▶ **ACTIVITY**: Write out only the lines running from the one that contains "With dimensions [512, 512], describe 452,205." to the end of the material, both ends included.

◆ ◆ ◆ ◆

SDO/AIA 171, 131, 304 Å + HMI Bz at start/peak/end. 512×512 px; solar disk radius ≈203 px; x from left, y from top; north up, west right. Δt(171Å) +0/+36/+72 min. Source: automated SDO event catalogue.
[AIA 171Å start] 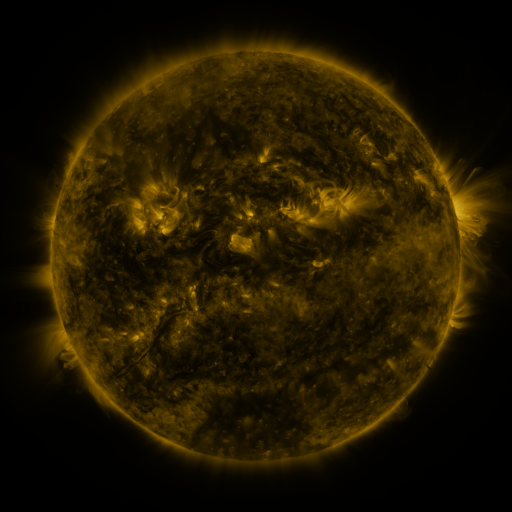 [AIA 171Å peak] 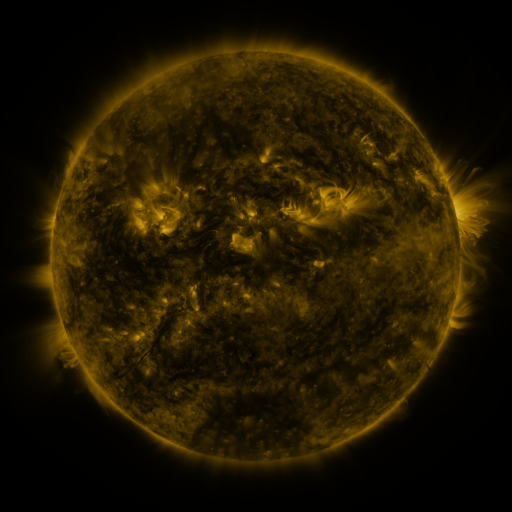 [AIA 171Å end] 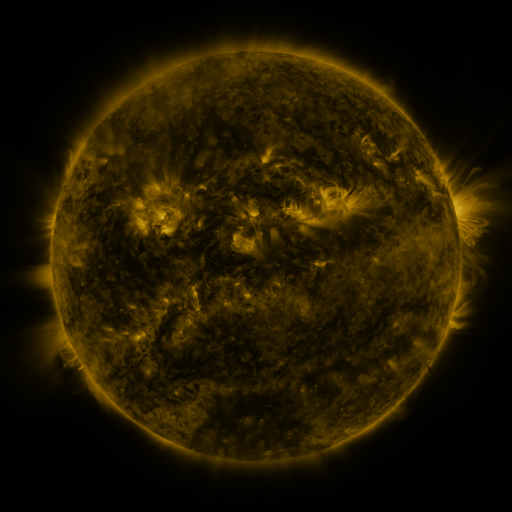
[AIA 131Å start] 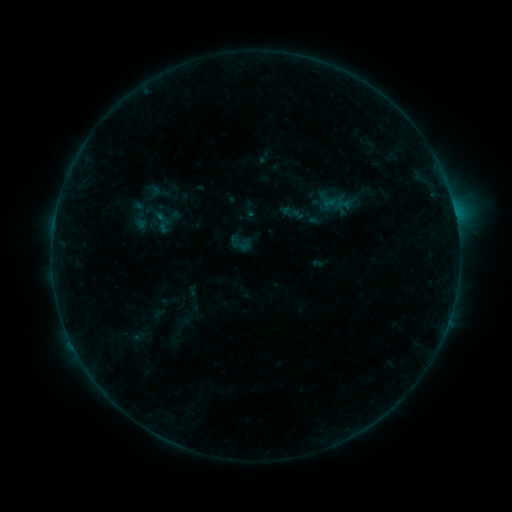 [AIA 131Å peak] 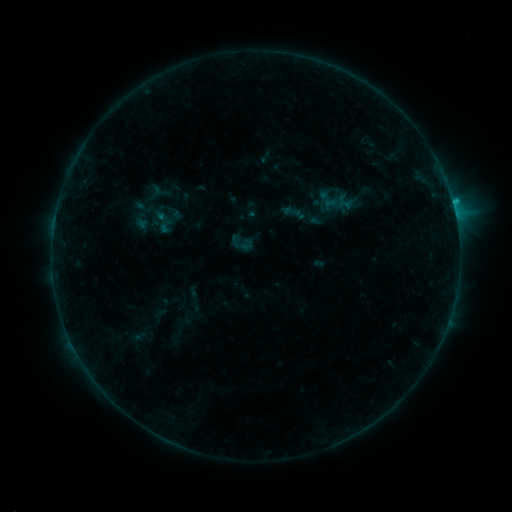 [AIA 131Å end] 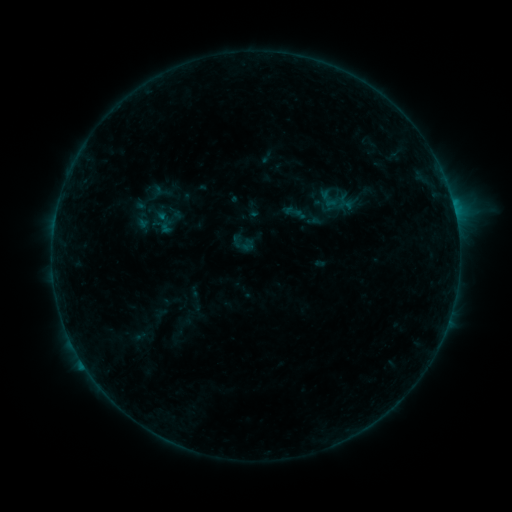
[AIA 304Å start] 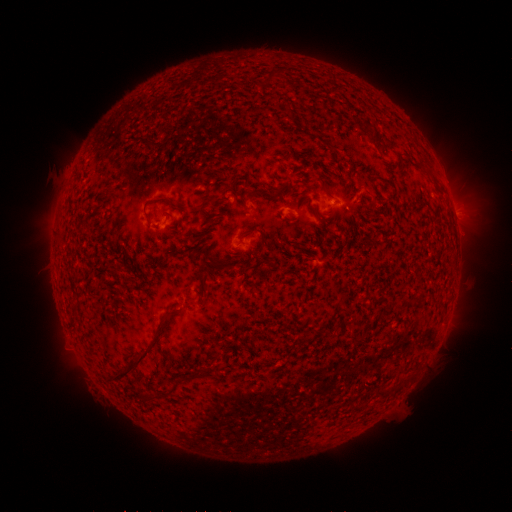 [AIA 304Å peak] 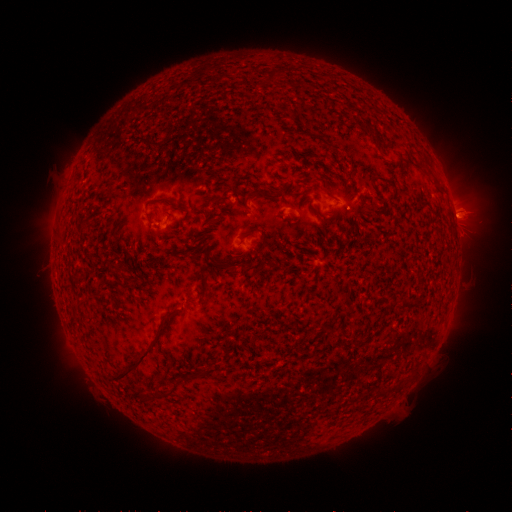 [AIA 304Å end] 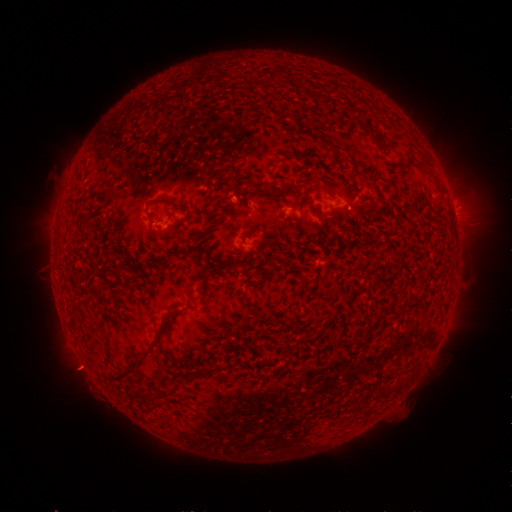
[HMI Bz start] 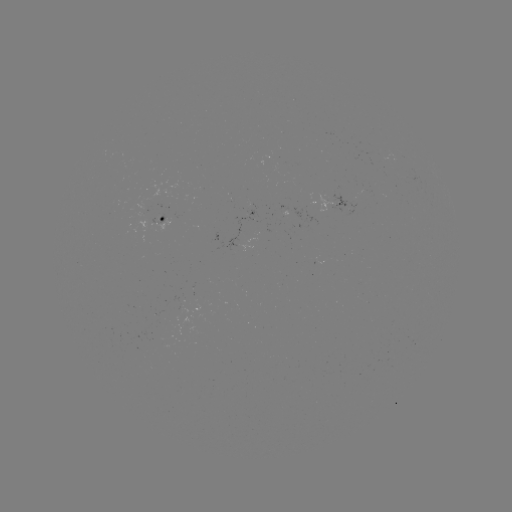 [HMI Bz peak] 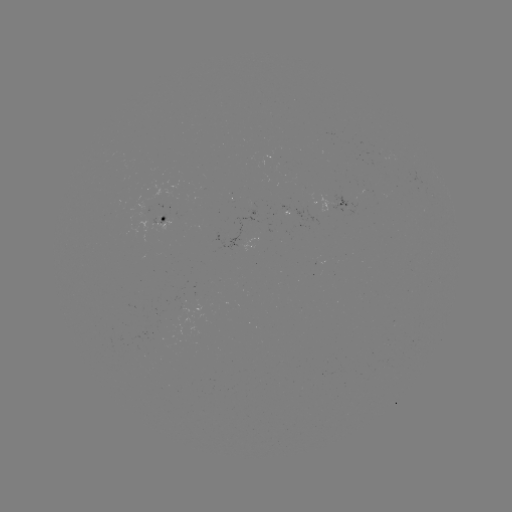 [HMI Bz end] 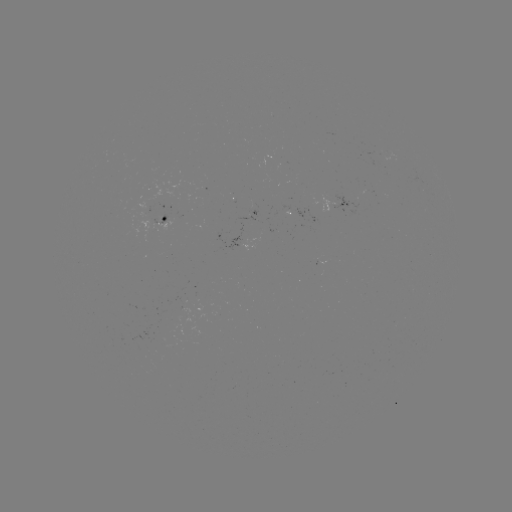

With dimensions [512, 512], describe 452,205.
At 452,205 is C1.1 flare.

◆ ◆ ◆ ◆

▶ **SOLUTION FOR THIS EXERCISE**:
With dimensions [512, 512], describe 452,205.
At 452,205 is C1.1 flare.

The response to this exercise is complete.